The anything goes attitude is especially damaging when we peer through the lens of nutrition: choosing what to eat, when to eat is an exercise in self control. Amidst the uncertainty of serious illness, when threats to our agency loom large, patients may express their control through diet. In the absence of clinical data to argue for (or against) nutritional solutions for cancer, clinicians are often silent. Meanwhile patients ask their peers what diet others are following. No doubt patients are interested in enhancing and extending their lives and so are interested in the potential outcomes associated with diet, but more so, I think patients are desperate to compare their experiences, share what decisions each other is making on their own, and validate their choices through peer support. The anything goes mindset undermines what patients seek: agency, control, and support. When these pillars are chipped away, our health suffers.

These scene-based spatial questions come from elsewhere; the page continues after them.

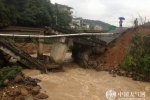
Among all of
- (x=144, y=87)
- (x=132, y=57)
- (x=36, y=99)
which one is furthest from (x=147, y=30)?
(x=36, y=99)

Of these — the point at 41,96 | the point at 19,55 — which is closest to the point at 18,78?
the point at 41,96

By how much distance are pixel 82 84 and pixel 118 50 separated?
581 cm

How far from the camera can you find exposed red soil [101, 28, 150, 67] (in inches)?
694

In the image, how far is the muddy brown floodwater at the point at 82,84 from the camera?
11.6 m

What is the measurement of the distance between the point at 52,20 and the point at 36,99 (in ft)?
83.0

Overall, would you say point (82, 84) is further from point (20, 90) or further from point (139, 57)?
point (20, 90)

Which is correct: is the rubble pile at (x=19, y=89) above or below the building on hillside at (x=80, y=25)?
below

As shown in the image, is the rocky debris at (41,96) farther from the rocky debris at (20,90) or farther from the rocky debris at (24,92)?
the rocky debris at (24,92)

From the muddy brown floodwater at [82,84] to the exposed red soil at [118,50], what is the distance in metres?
1.32

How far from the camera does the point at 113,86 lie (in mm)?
13758

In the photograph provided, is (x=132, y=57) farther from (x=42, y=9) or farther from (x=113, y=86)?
(x=42, y=9)

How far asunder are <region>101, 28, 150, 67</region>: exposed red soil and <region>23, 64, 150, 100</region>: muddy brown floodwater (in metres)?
1.32

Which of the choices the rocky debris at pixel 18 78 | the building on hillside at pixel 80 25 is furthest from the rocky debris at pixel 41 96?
the building on hillside at pixel 80 25

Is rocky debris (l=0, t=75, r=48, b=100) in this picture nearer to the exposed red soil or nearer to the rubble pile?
the rubble pile
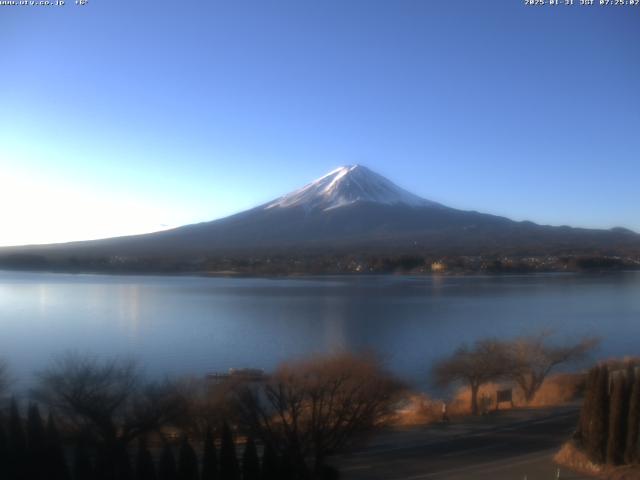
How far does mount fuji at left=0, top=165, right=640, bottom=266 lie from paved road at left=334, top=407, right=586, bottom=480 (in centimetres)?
3331

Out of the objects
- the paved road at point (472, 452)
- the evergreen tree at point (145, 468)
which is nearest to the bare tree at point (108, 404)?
the evergreen tree at point (145, 468)

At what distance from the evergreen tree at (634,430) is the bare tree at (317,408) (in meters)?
2.26

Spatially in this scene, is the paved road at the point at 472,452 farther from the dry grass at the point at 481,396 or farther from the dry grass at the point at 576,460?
the dry grass at the point at 481,396

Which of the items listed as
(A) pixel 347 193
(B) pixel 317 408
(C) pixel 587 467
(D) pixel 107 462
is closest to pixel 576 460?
(C) pixel 587 467

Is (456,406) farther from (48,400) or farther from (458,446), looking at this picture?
(48,400)

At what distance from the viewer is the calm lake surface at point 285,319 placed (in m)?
12.3

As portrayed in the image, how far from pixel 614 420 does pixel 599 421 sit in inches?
5.5

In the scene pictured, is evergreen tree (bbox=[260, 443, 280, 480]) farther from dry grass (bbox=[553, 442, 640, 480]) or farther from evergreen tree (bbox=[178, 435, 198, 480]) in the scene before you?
dry grass (bbox=[553, 442, 640, 480])

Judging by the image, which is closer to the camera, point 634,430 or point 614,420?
point 634,430

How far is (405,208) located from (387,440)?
60.1 m

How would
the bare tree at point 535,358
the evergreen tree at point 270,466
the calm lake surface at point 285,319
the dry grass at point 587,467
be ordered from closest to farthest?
the evergreen tree at point 270,466 < the dry grass at point 587,467 < the bare tree at point 535,358 < the calm lake surface at point 285,319

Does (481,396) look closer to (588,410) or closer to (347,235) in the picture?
(588,410)

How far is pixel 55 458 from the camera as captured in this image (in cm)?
521

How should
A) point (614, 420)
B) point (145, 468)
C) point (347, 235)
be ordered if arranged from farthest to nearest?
point (347, 235), point (614, 420), point (145, 468)
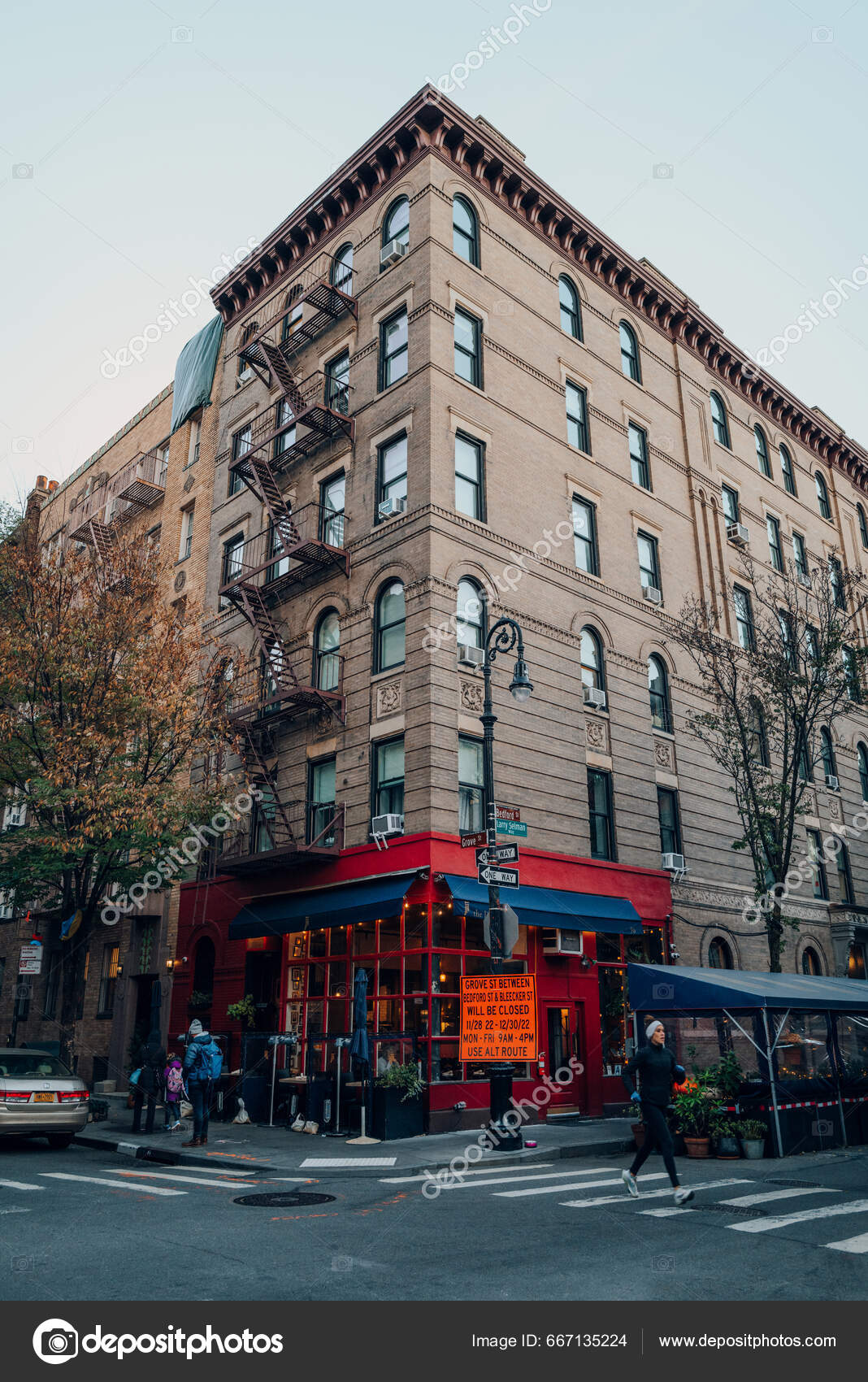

You might as well eat what you want.
You might as well have a few drinks.
You might as well charge that to credit; take shortcuts on the job; skip the difficult conversation; give up on that goal you set for yourself; stop going to the gym; do not fix the strained relationship with your family; just do what you want. You might as well.
When diagnosed with a serious illness it is very, very easy to slip into the anything goes mode. When we are in the middle of it, recovering from surgery, nauseated by chemo, weak from fatigue, in short, when we are in the shit, it is easy to believe that we *deserve* to treat ourselves. That our compensation for getting blindsided by a life-limiting or chronic illness is to eat the ice cream.
I agree that serious illness carries a privilege. Yes. A privilege. And I think further that serious illness does license an attitude to seek more enjoyment in the good moments and savor our time with family and friends. Even to, sure, go home and eat some ice cream, but not because anything goes; instead, because well being is possible within serious illness, and that is something we discover for ourselves by living life, not through microscopes or biomarkers—not that these are not integral tools to practice medicine—but because health and illness are bigger than medicine.
We are privileged to confront mortality in a robust and meaningful way; in a way that opens new vistas; in a way that we might serve as a beacon to others to live a life seeking wellbeing. We are privileged to learn the intimate secrets of life. So tell your story. Enjoy living. You might as well.